Multiple variable designs


Each additional variable we add to a given model increases dramatically the number of available causal relationships.  Continuing an example from my last post, let's assume that we're still interested in whether ice cream attitudes cause ice cream purchases, but, having just read about the Theory of Planned Behavior (Ajzen, 1991), we allow that it's pretty unlikely that attitudes are the only psychological variable that cause purchases.  We therefore add two additional psychological variables to our model: norms (to what extent do others view ice cream consumption as acceptable?) and perceived control (to what extent do we believe that we can control our ice cream consumption?).  Unfortunately, we haven't actually read any of Ajzen's writings about the Theory of Planned Behavior, so we have no idea of the precise causal relationships between our four variables.

This is a problem.  Given a state of ignorance, here is a graph of the possible causal relationships between our four variables:


This is not even exhaustive: Not shown are the six causal relationships between the unmeasured causes of attitudes, norms, perceived control and ice cream purchases.  In total, there are 18 possible causal relationships between our four variables!

Even if we assume that we are really only interested in estimating one of these 18 relationships, our problem is completely intractable -- unless we are able to delete some of these 17 extraneous relationships by assuming that they are zero.  In other words, we must make a large number of causal assumptions to make our problem tractable, and each of these assumptions must be justified based on prior knowledge.  This is a formidable task, and we are unlikely to reach a point where we can justifiably delete all 17 paths besides the one of interest.


Identification


Fortunately, we are not limited to only estimating causal effects in systems where our cause and effect variables are isolated from everything else.  Given a particular graph, Tian and Pearl's identification condition (Tian & Pearl, 2002), as well as a variety of other criteria that are subsumed as special cases (e.g., the Causal Markov Condition), can tell us whether a given causal effect is identifiable from non-experimental data generated by that causal structure.
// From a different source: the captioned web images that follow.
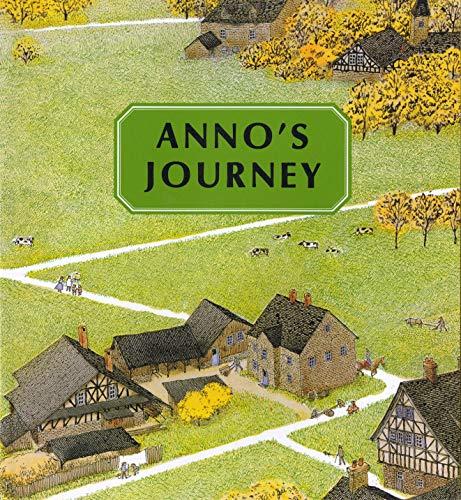 Anno's Journey [Idioma Inglés]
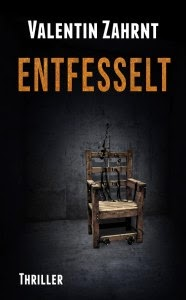 http://valentin-zahrnt.de/entfesselt-2/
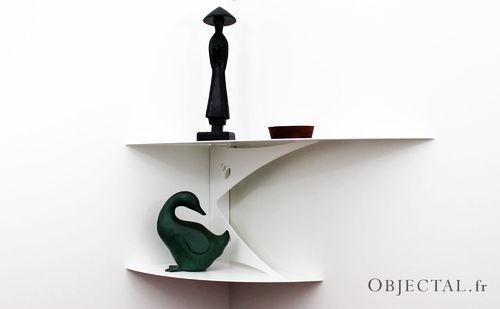 objectal tag re mobilier design pour d coration d 39 int rieur. Black Bedroom Furniture Sets. Home Design Ideas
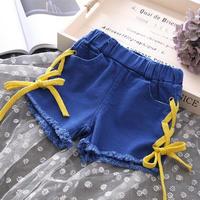 ☺︎kids☻サイド編み上げデニムショートパンツ  【ブルー】  イエロー紐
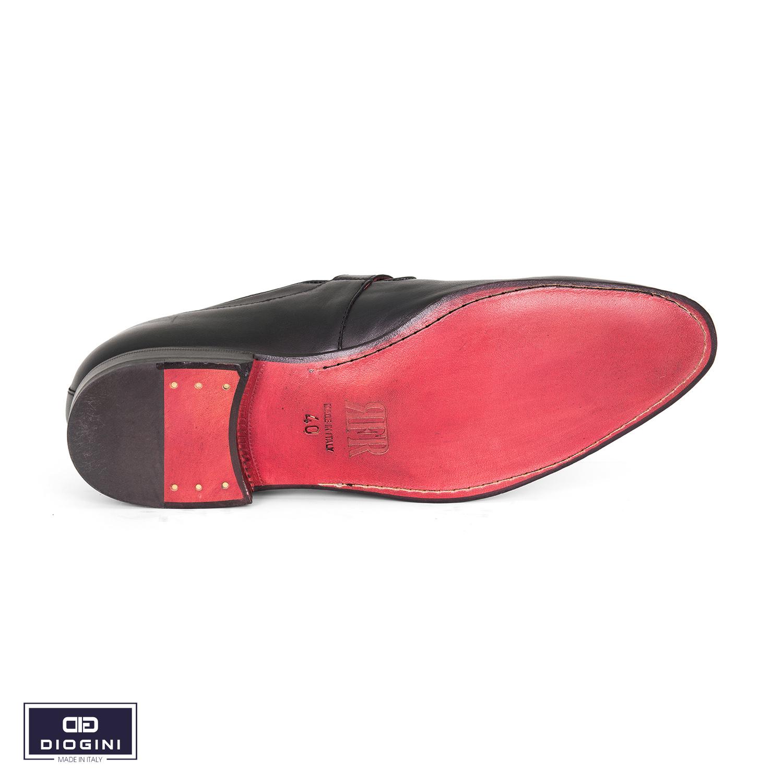 Giày da nam cao cấp - Fabiano Ricci - Code 20753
The intuition behind identification is that, although there is a bright line separating causal concepts from associative concepts, causal influences have associative consequences, and there are certain situations in which only one associative structure can be generated from a particular set of causal influences.  Once we have determined that only one associative structure can be generated from a set of causal assumptions, we can use standard techniques for analyzing associative data, such as multiple regression, to estimate our causal effect of interest.


Identification through adjustment


One way of determining whether identification is possible hinges on the idea of adjustment.  That is, this method asks the following question: For a given causal effect, is there a set of variables in our causal graph such that, if we observe those variables and adjust our expectations accordingly, the adjustment process allows us to uniquely estimate our causal effect?

Adjustment relies on the notion of conditional independence, which is the idea that sometimes observing a particular variable gives us enough information about other variables that, once we have accounted for that information, the other variables are essentially random with respect to each other.  In the context of linear relationships between variables, adjustment corresponds precisely to the idea of "controlling for" extraneous influences in linear regression.

The assumptions embodied in causal graphs sometimes imply relationships of conditional independence.  For example, let's say that we finally get around to reading Ajzen's work and come up with the following causal graph (even though we read it, evidently we didn't internalize Ajzen's work very well).

"U" with a subscript indicates an unknown cause

We can find variables whose observation brings about relationships of conditional independence by finding variables that, if observed and accounted for, "block" the associative influence of a particular causal pathway.  There are three rules determining the effects of adjusting for a particular variable:

(1) If a variable emits an arrow along the pathway, adjusting for that variable blocks the pathway
(2) "Colliders", or variables that are sandwiched between two inward-facing arrows (→variable←) are blocked by default
(3) Adjusting for either a collider or one of its effects unblocks the pathway

The third rule might seem a counter-intuitive.  What's happening that if two causes both create an effect, observing the value of that effect tells you something about the likely value of both causes, creating dependence.  For example, we know that both joy and sadness can cause tears.  Given that you have observed someone crying, that observation increases the likelihood of both joy and sadness.  This result is known as Berkson's paradox or conditioning on a collider.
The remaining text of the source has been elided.